During a senate hearing Wednesday on the King’s College campus, DePasquale asked why state agencies are not so efficient in tracking and reporting data on natural gas production as the courier who takes flowers to his mother.
The Pennsylvania Health Department has been under scrutiny since reports surfaced in June that department employees had been instructed in a memo to forward inquiries referencing gas production in the Marcellus Shale to a bureau within the department.
Since the report, dozens of citizens have come forward to say they believe their inquiries went nowhere.
DePasquale was asked to speak at the hearing because the agency he oversees had just completed an audit on the Department of Environmental Protection that found the agency lacked transparency in reporting about about gas-drilling issues largely because the industry moved too fast for the agency to keep up.
DePasquale said he does not believe there is some “grand conspiracy” to hide information from the public, rather there’s a lack of manpower and technology hampering the state from effectively communicating.
The senators agreed.
“We were not prepared for the boom in the Marcellus Shale,” Sen. John Yudichak, D-Plymouth Township, said. The hearing had been organized at Yudichak’s request, and it was moderated by the Senate Democratic Policy Committee Chairwoman Lisa M. Boscola, D-Bethlehem.
The Senate hearing, attended by about a dozen Harrisburg types a few King’s students sitting in the back, laid the groundwork for a short Senate bill — SB 790 — that proposes to fund the health department with gas revenue to create a public health registry and study the effects of air quality on health and disease in regions that play host to the industry.
The bill would give $3 million from natural gas impact fee revenue, which companies pay yearly for each well they drill. The impact fee was created in 2012; since then the state has collected about $630 million from the fee.
Those who testified said private community-minded interests have been working to fill in the gaps and find help for those who feel natural gas development may have caused them to become ill.

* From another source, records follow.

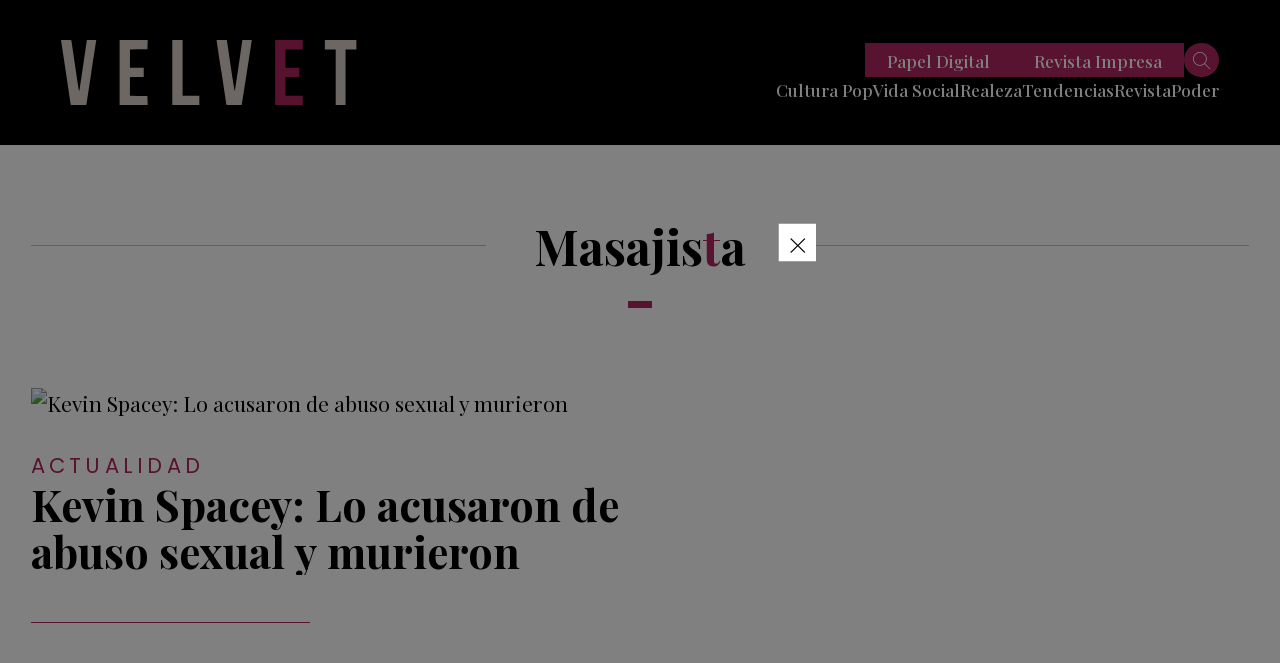

--- FILE ---
content_type: text/html; charset=utf-8
request_url: https://www.google.com/recaptcha/api2/aframe
body_size: 147
content:
<!DOCTYPE HTML><html><head><meta http-equiv="content-type" content="text/html; charset=UTF-8"></head><body><script nonce="b05jEG8zEdvALepjx3Op_Q">/** Anti-fraud and anti-abuse applications only. See google.com/recaptcha */ try{var clients={'sodar':'https://pagead2.googlesyndication.com/pagead/sodar?'};window.addEventListener("message",function(a){try{if(a.source===window.parent){var b=JSON.parse(a.data);var c=clients[b['id']];if(c){var d=document.createElement('img');d.src=c+b['params']+'&rc='+(localStorage.getItem("rc::a")?sessionStorage.getItem("rc::b"):"");window.document.body.appendChild(d);sessionStorage.setItem("rc::e",parseInt(sessionStorage.getItem("rc::e")||0)+1);localStorage.setItem("rc::h",'1767767616626');}}}catch(b){}});window.parent.postMessage("_grecaptcha_ready", "*");}catch(b){}</script></body></html>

But, while testifying, director of a Southwestern Pennsylvania nonprofit health advocacy organization Raina Rippel said the problem simply is too big for college programs, hospitals and nonprofit organizations to patch together a solution.
Her organization provides information to residents in Washington County where there is robust gas extraction, and also basic health examinations.
“There’s just no way we can provide those resources comprehensively to people without doing it at the state level,” Rippel said.
A professor who has worked extensively with gas-related health issues, Dr. Trevor Penning from the University of Pennsylvania, said first there must be data on harmful substances produced by the industry and the symptoms they create.
Second: health workers must be trained to identify the symptoms and recommend treatment accordingly.